Treasury stock example

A company had initially sold 5,000 shares of common stock with a $1 par value of $41 per share. It had $5,000 common stock which is 5,000 shares multiplied by $1 par value, and $200,000 common stock which is 5,000 shares x ($41 – $1) paid in excess of par on its balance sheet. This company has excess cash and feels that its stock is trading below its intrinsic value. Because of this, it decided to repurchase 1,000 shares of its stock at $50 for a total value of $50,000.

The repurchase of stocks brought about a treasury stock contra equity account. Under the cash method, the treasury account will be debited for $50,000, and the cash account credited for $50,000. Under the par value method, treasury stock will be debited for $1,000, that is, 1,000 shares multiplied by $1 par value. The common stock additional paid-in capital will be debited for $49,000 which is 1,000 shares x ($50 repurchase price – $1 par value) and cash will be credited for $50,000.

Under both the cash and the par value methods, the equity of the total shareholders is decreased by $50,000. Assuming that the total sum of this company’s equity accounts including common stock, additional paid-in capital, and retained earnings was $500,000 before the share buyback, the repurchase will bring the total shareholders’ equity down to $450,000.

Treasury stock on the balance sheet

The shareholders’ equity section has two major headings. These headings are the paid-in capital and retained earnings. Treasury stock is posted under its own heading in the stockholders’ equity section, which is below the retained earnings heading.

If there is a significant change in the company’s financial status from when the stock was initially sold, there may be a need for the stock to be revalued in order to accurately reflect the current value. The treasury stock account is debited while the cash account in the asset section is credited.

FAQs

Are dividends paid on treasury stock?

Dividends are not paid on treasury stock, in other words, these stocks are not entitled to dividend payments. Since these are shares that the issuing company reacquired from its shareholders, it will make no sense for dividends to be paid to them. When a company pays dividends to these shares, then it will mean that the company is paying money to itself and this would be a non-event. In fact, the primary reason for companies buying their own stock is to reduce their dividend expense as well as save cash. As a result of this, the company will have more funds to distribute to the remaining shares which in turn will boost dividends per outstanding share.

Is a treasury stock an asset?

Treasury stock is not an asset, it is rather a reduction in the equity of stockholders, and neither can a company record a debit on the subsequent sale of treasury stock.

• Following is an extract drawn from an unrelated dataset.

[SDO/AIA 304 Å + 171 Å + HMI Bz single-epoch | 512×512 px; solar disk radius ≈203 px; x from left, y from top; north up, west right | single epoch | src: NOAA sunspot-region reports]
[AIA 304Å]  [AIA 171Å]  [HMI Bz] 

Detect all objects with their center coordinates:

Any difference between the reacquisition price and the selling price can either be an increase in the paid-in capital, that is if the company sells the shares again, or a decrease in the paid-in capital or retained earnings, that is if the company sells at a loss.

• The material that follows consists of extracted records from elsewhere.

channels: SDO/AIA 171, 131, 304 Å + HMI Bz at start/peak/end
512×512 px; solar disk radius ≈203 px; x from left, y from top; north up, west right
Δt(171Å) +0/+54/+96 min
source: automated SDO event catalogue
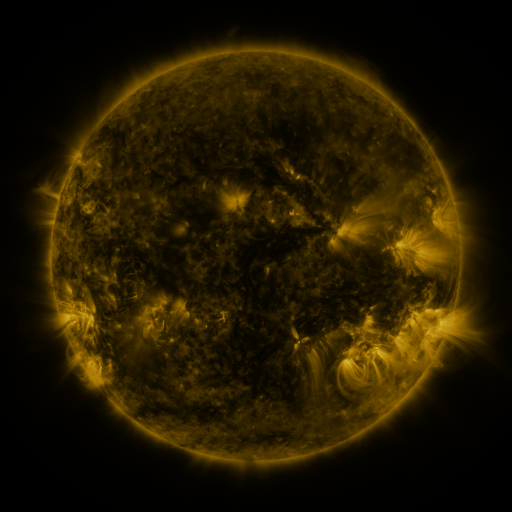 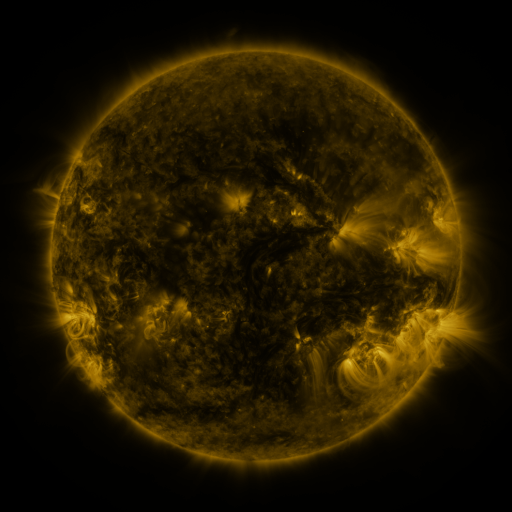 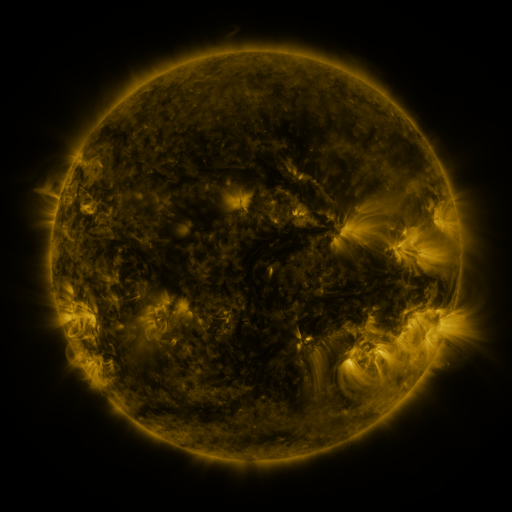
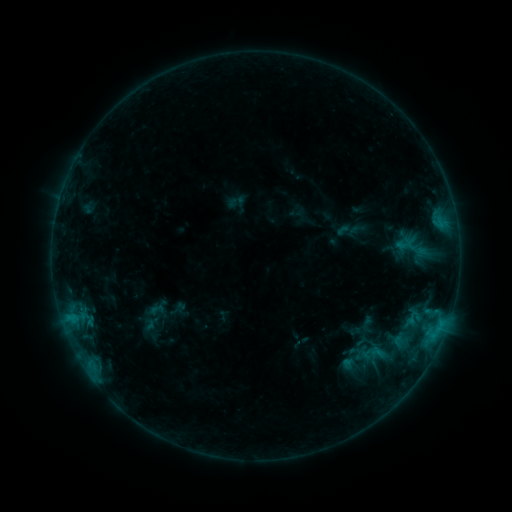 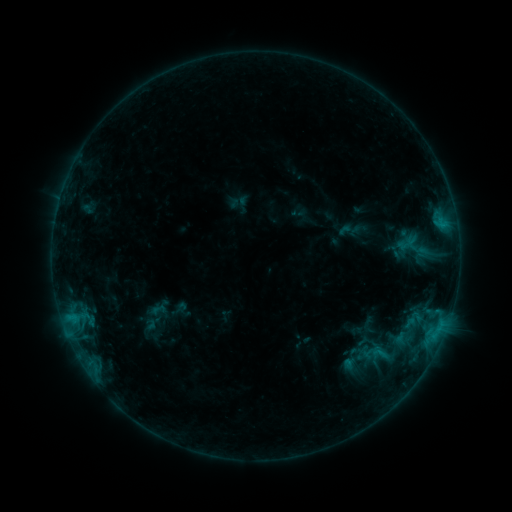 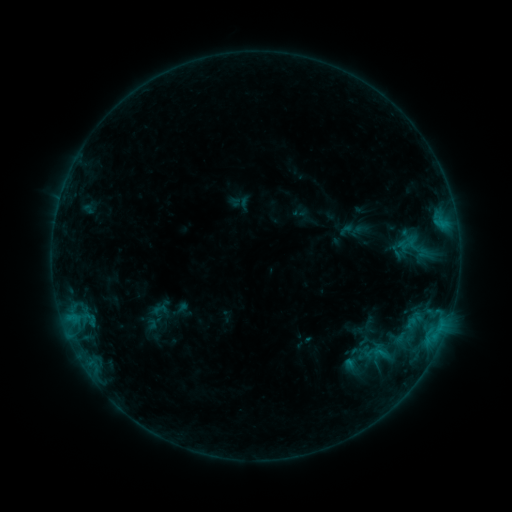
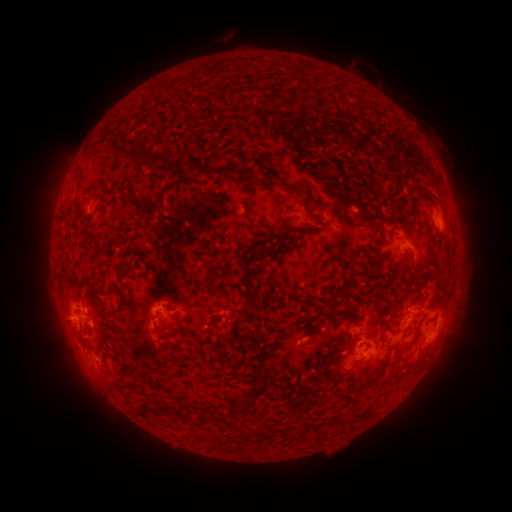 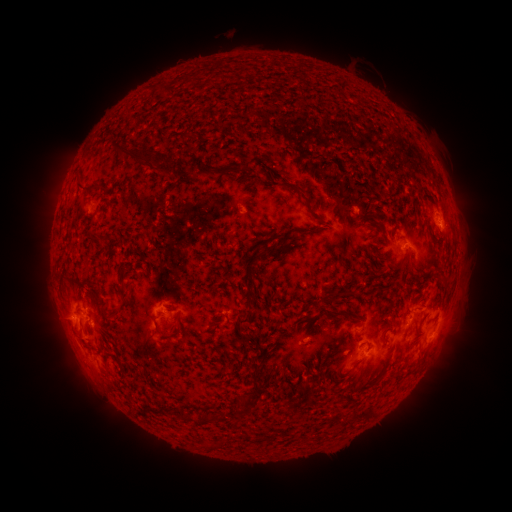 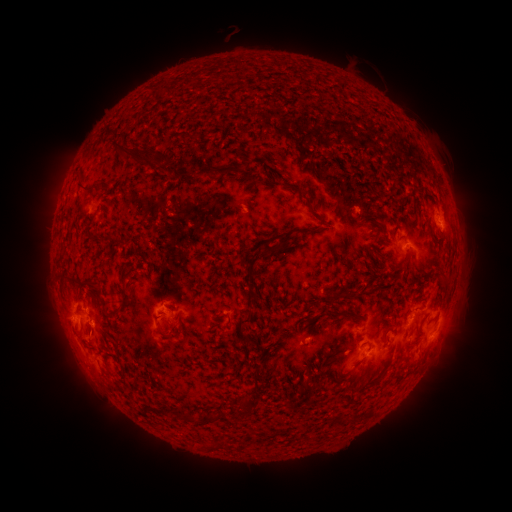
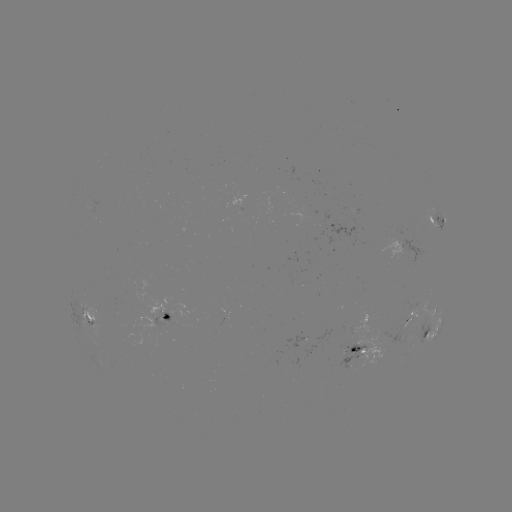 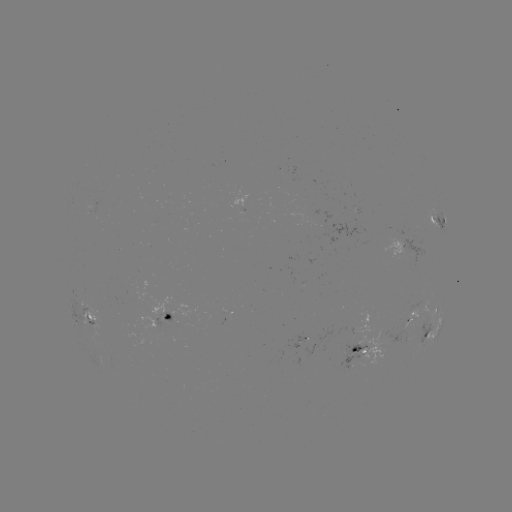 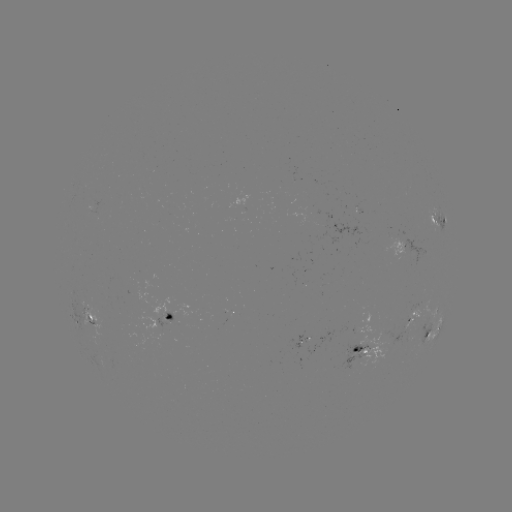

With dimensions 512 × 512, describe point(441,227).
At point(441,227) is C1.2 flare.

How does treasury stock affect equity?

Treasury stock reduces the shareholders’ equity by the amount that the company paid to reacquire the stock.

Where is treasury stock on the balance sheet

On the balance sheet, treasury share appears in the stockholders’ equity section which appears below the retained earnings heading.

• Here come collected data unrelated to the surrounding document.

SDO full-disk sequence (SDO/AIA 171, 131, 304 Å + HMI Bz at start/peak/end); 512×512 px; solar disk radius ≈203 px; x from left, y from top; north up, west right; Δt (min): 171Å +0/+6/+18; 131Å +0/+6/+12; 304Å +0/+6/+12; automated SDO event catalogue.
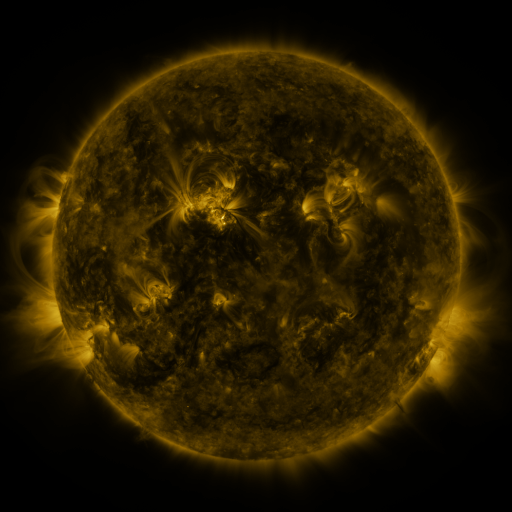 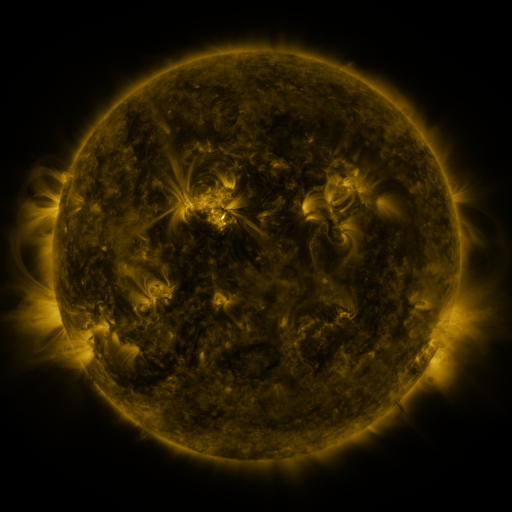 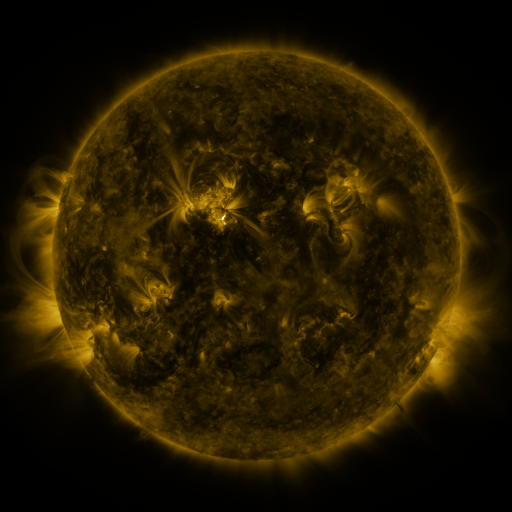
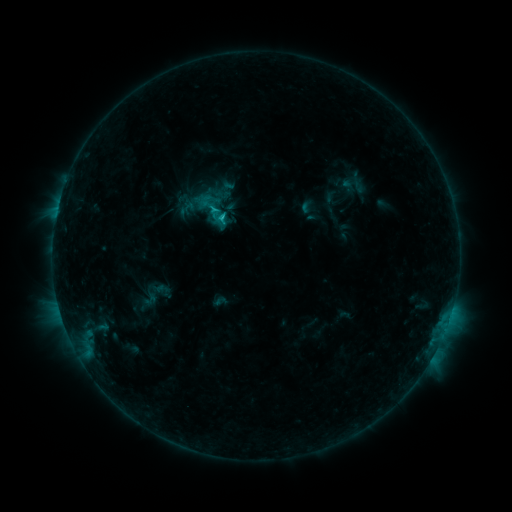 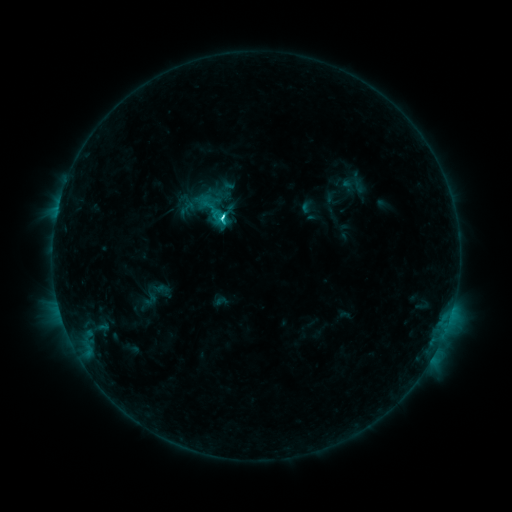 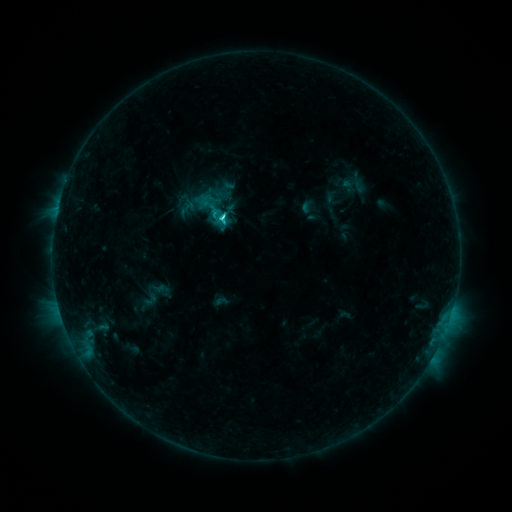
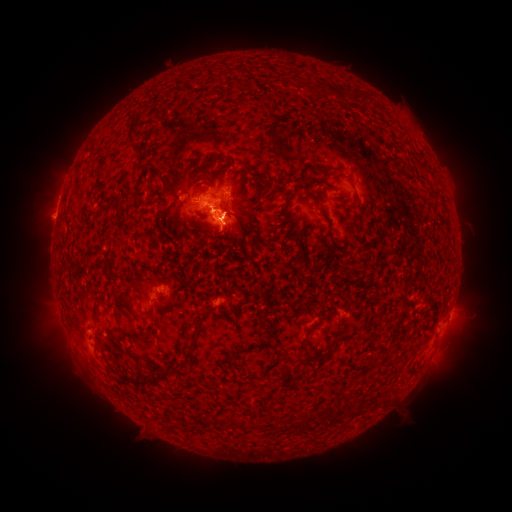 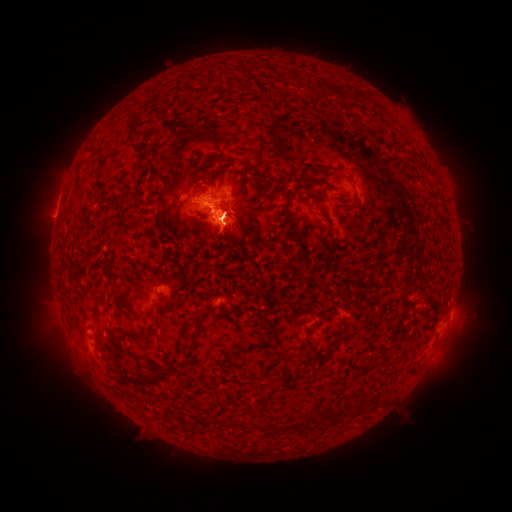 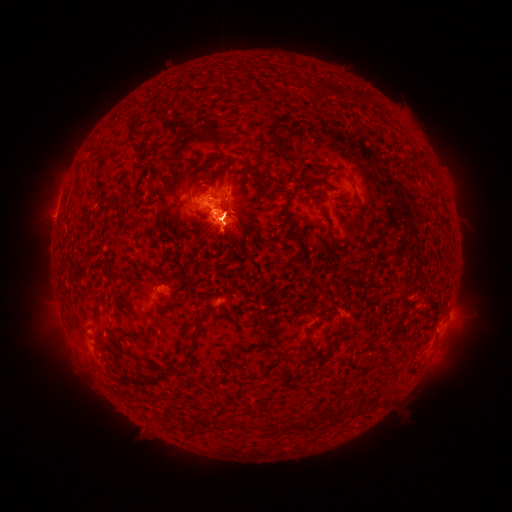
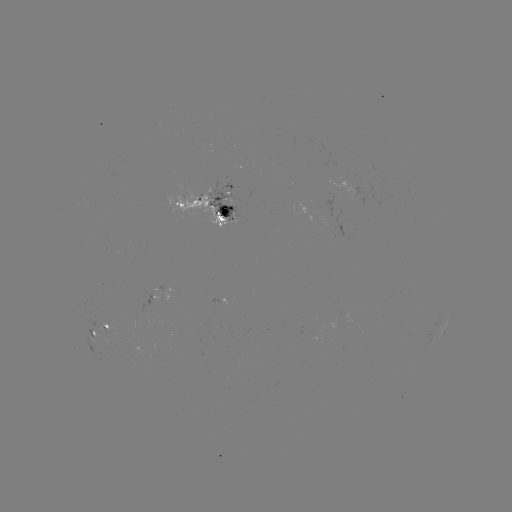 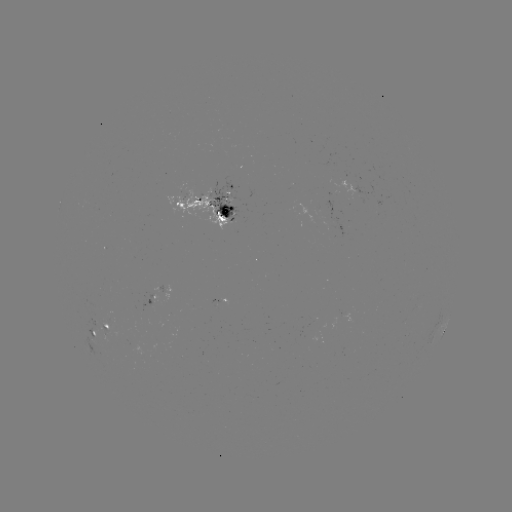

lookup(eruption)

What is the benefit of treasury stock?

The main benefit of having treasury stock for a company is to reduce dividend costs. Other benefits are limiting external ownership and having stock in reserve to issue to the public in the future in case there is a need to raise capital.

Is treasury stock the same as dividends?

Treasury stock is not the same as dividends. While the former refers to the shares that the company buys back from its shareholders, dividends refer to the part of the profit that a company pays to its shareholders.